If that name sounds familiar, or if you think it has something to do with the 9mm Luger, you’re right. The 9mm Luger was developed from the .30 Luger, a.k.a. 7.65mm Luger, a.k.a. 7.65x21mm Parabellum, which itself was derived from the 7.65x25mm Borchardt, the grandfather of cartridges in this class. By necking up the .30 Luger to 9mm, Georg Luger created one of the most popular handgun cartridges in history. But while the 9mm Luger lives on today, the .30 Luger has been almost lost to posterity.
Almost, because there is still a little bit of interest in these old-time bottlenecked handgun cartridges. Thanks to interest in older Luger pistols, as well as the continued importation of handguns chambered in 7.62x25mm Tokarev, ammunition from this family (.30 Luger, .30 Mauser, 7.62 Tokarev) is still produced and readily available. For those who want to be simultaneously up to date and anachronistic, you can even get .30 Luger barrels for your Glock 17 and Glock 19 pistols, enabling you to carry 15, 17, or up to 33 rounds of this old cartridge.

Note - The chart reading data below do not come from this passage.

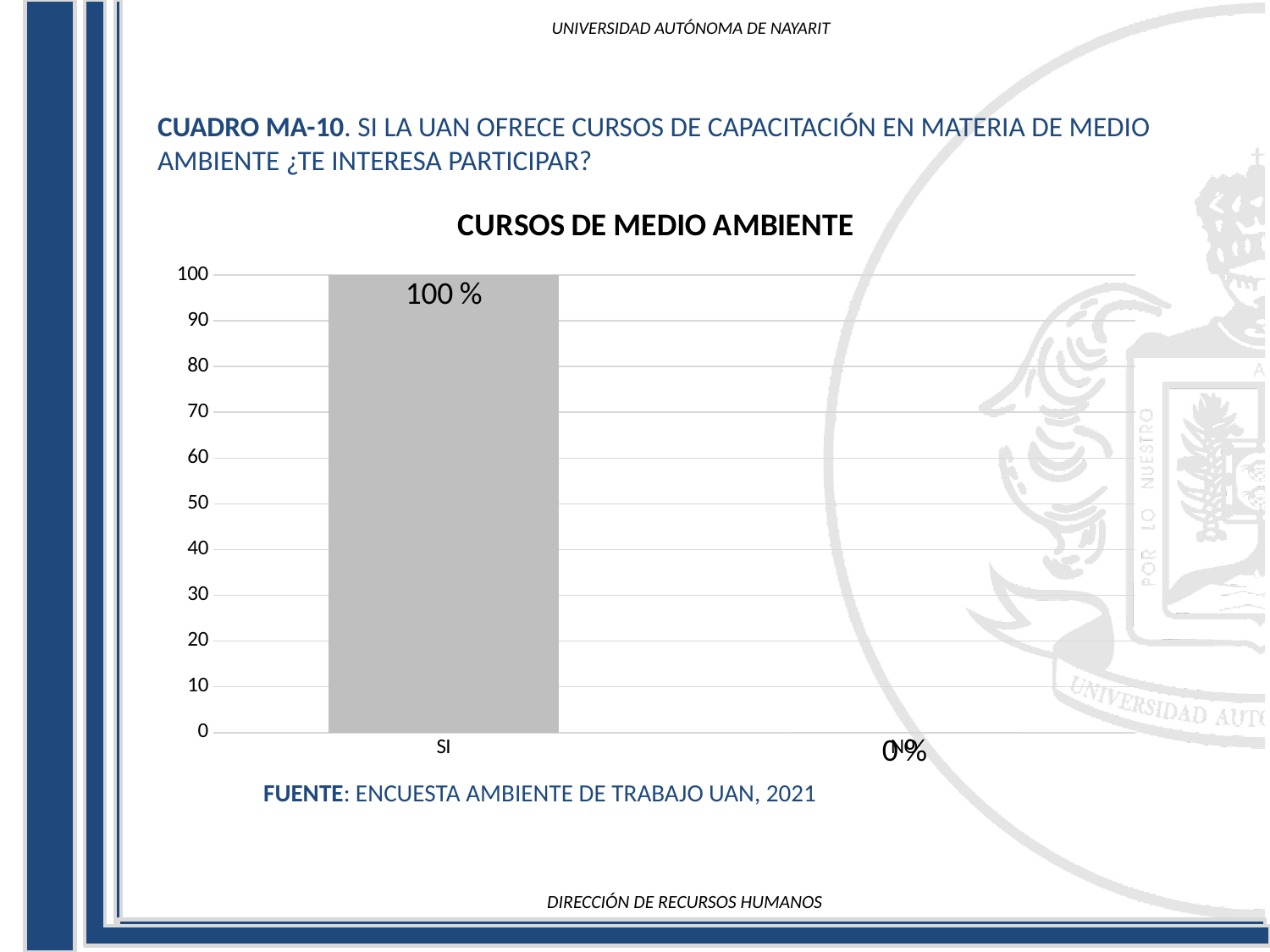
Which is larger, the value for SI or the value for NO? SI Which category has the lowest value? NO Which category has the highest value? SI What is the value shown for SI? 100 % What is the difference between the values for SI and NO? 100 % What is the title of the chart? CURSOS DE MEDIO AMBIENTE What kind of chart is shown? bar chart What is the value shown for NO? 0% How many categories are shown on the x axis? 2 What is the highest value shown on the y axis? 100 Is the value for SI greater or less than 50? greater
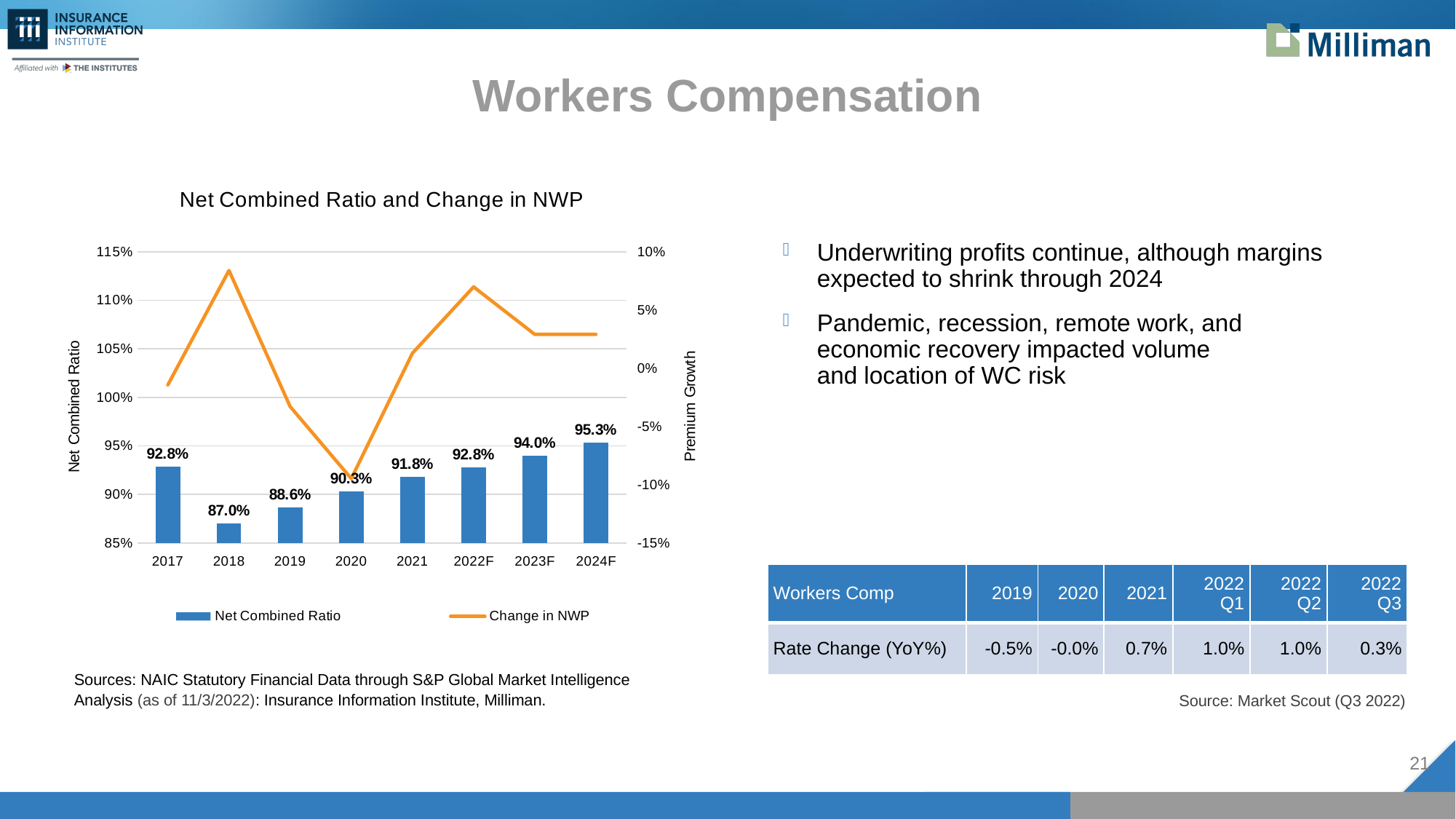
Does the Net Combined Ratio rise or fall from 2018 to 2024F? rise Is the Change in NWP for 2018 greater or less than 5%? greater What is the Net Combined Ratio for 2020? 90.3% How many years are shown on the x axis of the chart? 8 Is the Change in NWP for 2020 greater or less than -5%? less How many series does the chart legend list? 2 Which is larger, the Net Combined Ratio for 2019 or for 2021? 2021 Which year has the highest Net Combined Ratio? 2024F What is the difference between the Net Combined Ratio for 2024F and for 2018? 8.3 percentage points What is the Net Combined Ratio for 2024F? 95.3% What is the Net Combined Ratio for 2018? 87.0% Which year has the lowest Net Combined Ratio? 2018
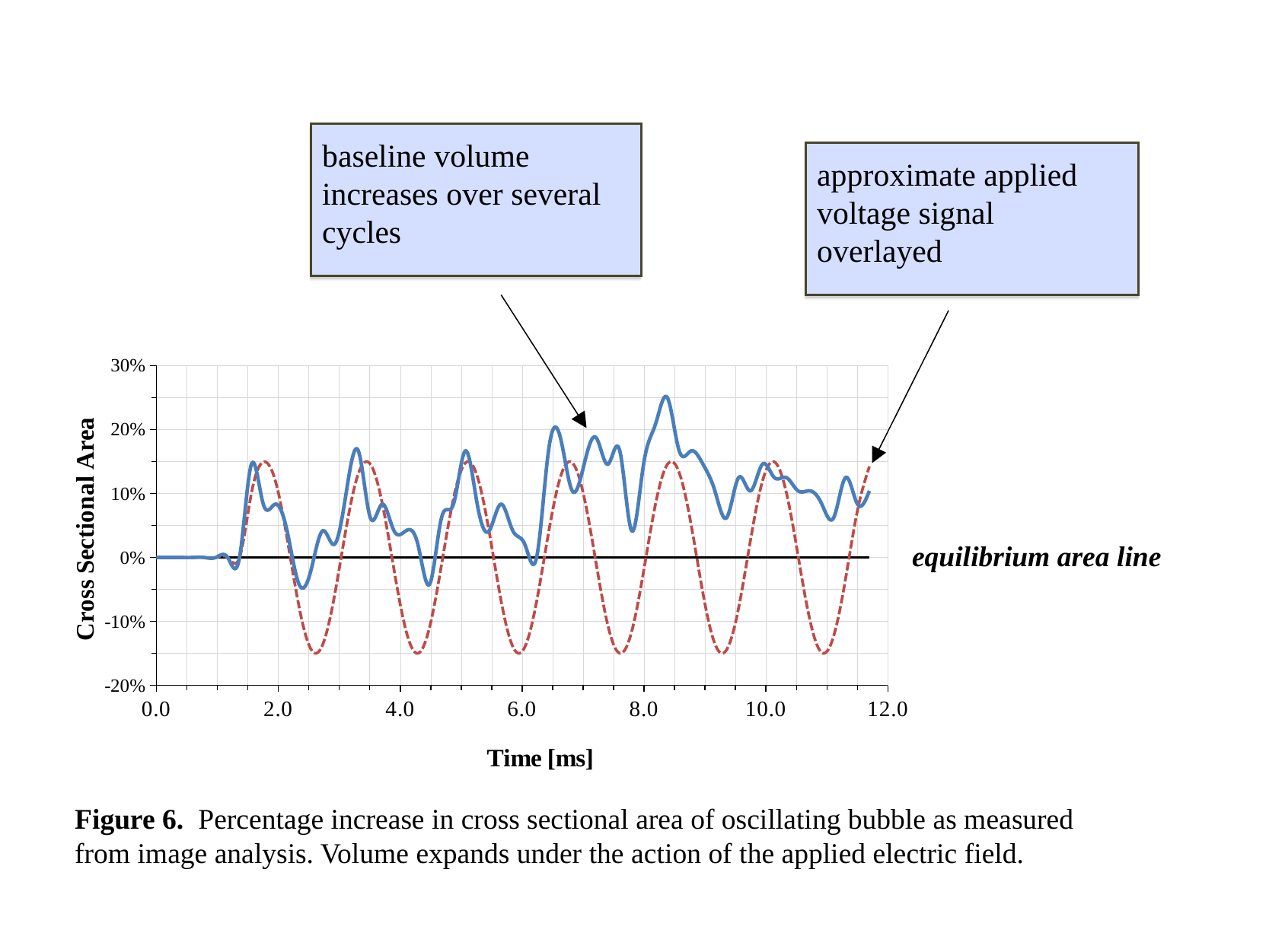
Is the highest value reached by the solid blue line greater or less than 20%? greater What is the label of the horizontal axis of the chart? Time [ms] What is the label of the vertical axis of the chart? Cross Sectional Area Does the baseline of the solid blue line rise or fall over the first several cycles along the time axis? rise What kind of chart is shown on the slide? line chart What is the maximum value shown on the horizontal time axis? 12.0 Is the highest value reached by the solid blue line greater or less than 30%? less Are the peaks of the red dashed line greater or less than 20%? less Which line reaches a higher peak value, the solid blue line or the red dashed line? the solid blue line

While the .30 Luger performs adequately, and was once a standard military service cartridge in Switzerland and Finland, its performance, as you would expect, is not quite as potent as its larger 9mm cousin. The original performance of the .30 Luger saw a 93-grain bullet leaving the muzzle at 1,200 feet per second, for about 300 foot-pounds of muzzle energy.

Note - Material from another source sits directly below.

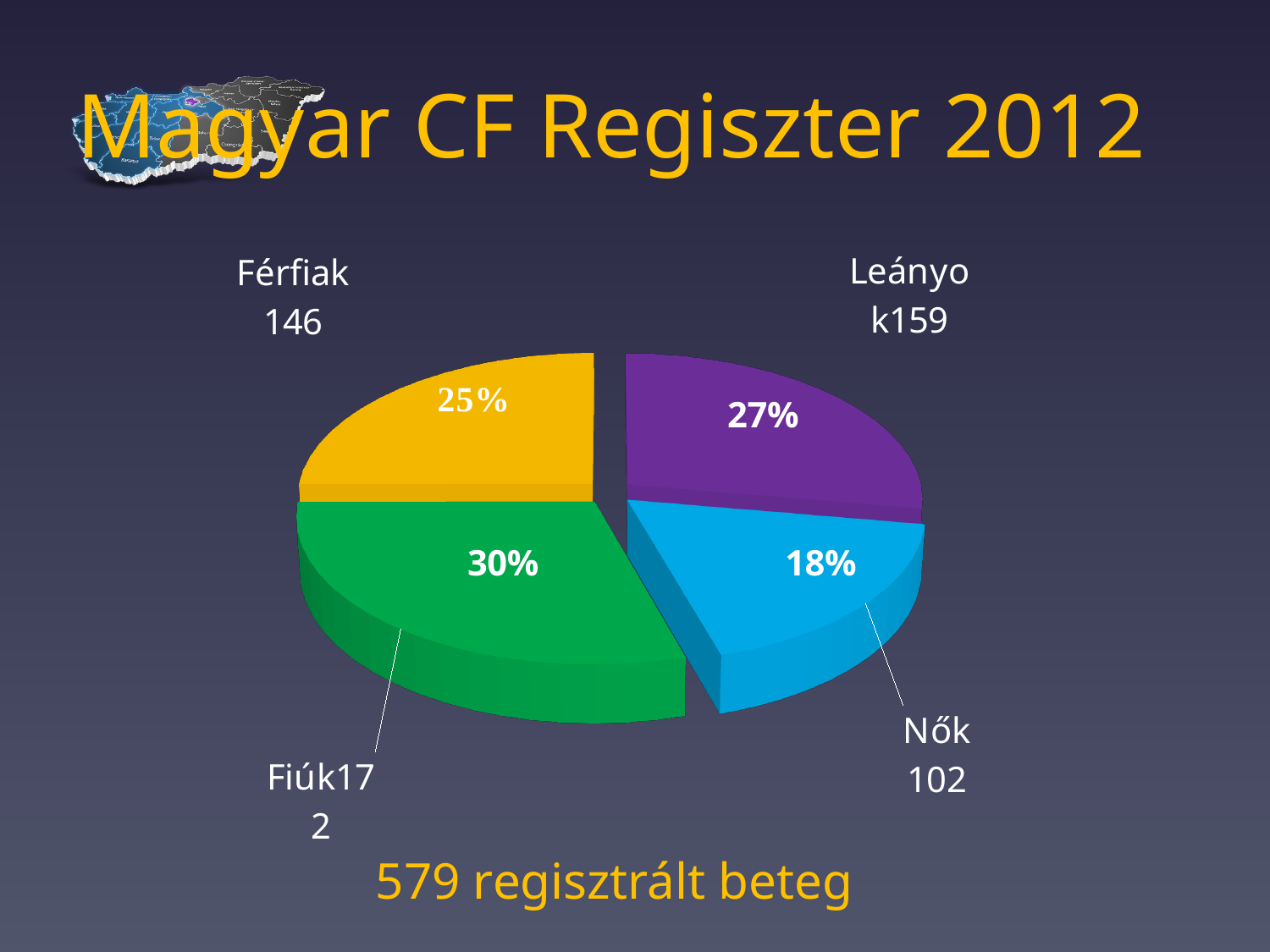
Which category has the smallest slice of the pie? Nők What percentage share does the Leányok slice have? 27% Which is larger, the Leányok slice or the Férfiak slice? Leányok What is the value shown for Férfiak? 146 What percentage share does the Nők slice have? 18% What percentage share does the Fiúk slice have? 30% What is the value shown for Nők? 102 What is the difference in percentage points between the Fiúk slice and the Nők slice? 12 How many slices does the pie chart have? 4 What kind of chart is shown on the slide? pie chart Which category has the largest slice of the pie? Fiúk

Current handload data from Western Powders indicates that the .30 Luger can push the 100-grain Speer Plinker bullet to nearly 1,300 feet per second, and the 90-grain Hornady XTP to 1,338 feet per second, for 350-370 foot-pounds of muzzle energy. That makes it a fairly effective self-defense cartridge, although the muzzle energy falls behind the 400-450 foot-pounds of the 9mm +P and the 450-500 foot-pounds of the 9mm +P+ loadings.
With most obscure cartridges, price and availability are not on their side. But in unusual times like these, the .30 Luger is both more available and cheaper than 9mm Luger cartridges. The cheapest 9mm Luger cartridges currently listed on Ammoseek are 60 cents apiece, versus 50 cents apiece for .30 Luger. So as much as it’s nice to standardize on popular, easily available calibers such as 9mm, .45 ACP, 5.56 NATO, etc., sometimes it’s helpful to own firearms chambered in obscure calibers, because you’ll be able to find ammunition for them when all the more popular calibers are sold out.
The .30 Luger is also a relatively simple cartridge to handload although, like other bottlenecked handgun cartridges, cases have to be lubed before sizing as with rifle cartridges. Bullet selection is also limited, but that’s not necessarily a bad thing, and the 90-grain Hornady XTP should be perfectly adequate for personal defense or hunting small game. Because of the bottlenecked shape of the cases, the .30 Luger should feed easier than straight-walled cartridges, and it’s going to be a little more forgiving about case length when it comes to feeding and headspace as compared to straight-walled cartridges.
Most firearms chambered in .30 Luger are going to be older Luger-type pistols, or perhaps a few SIG P210s. And while they’re perfectly fine service pistols, they’re highly desired by collectors and quite expensive, not exactly the type of pistol you’re going to use as your boogaloo yeet cannon. But if you’re one of those people who have a Glock or other modern pistol chambered in .30 Luger (c’mon, you know you want one), and you’re able to stock up on ammunition and reloading supplies, you could certainly do worse than the .30 Luger when it comes to a handgun caliber for your survival armory.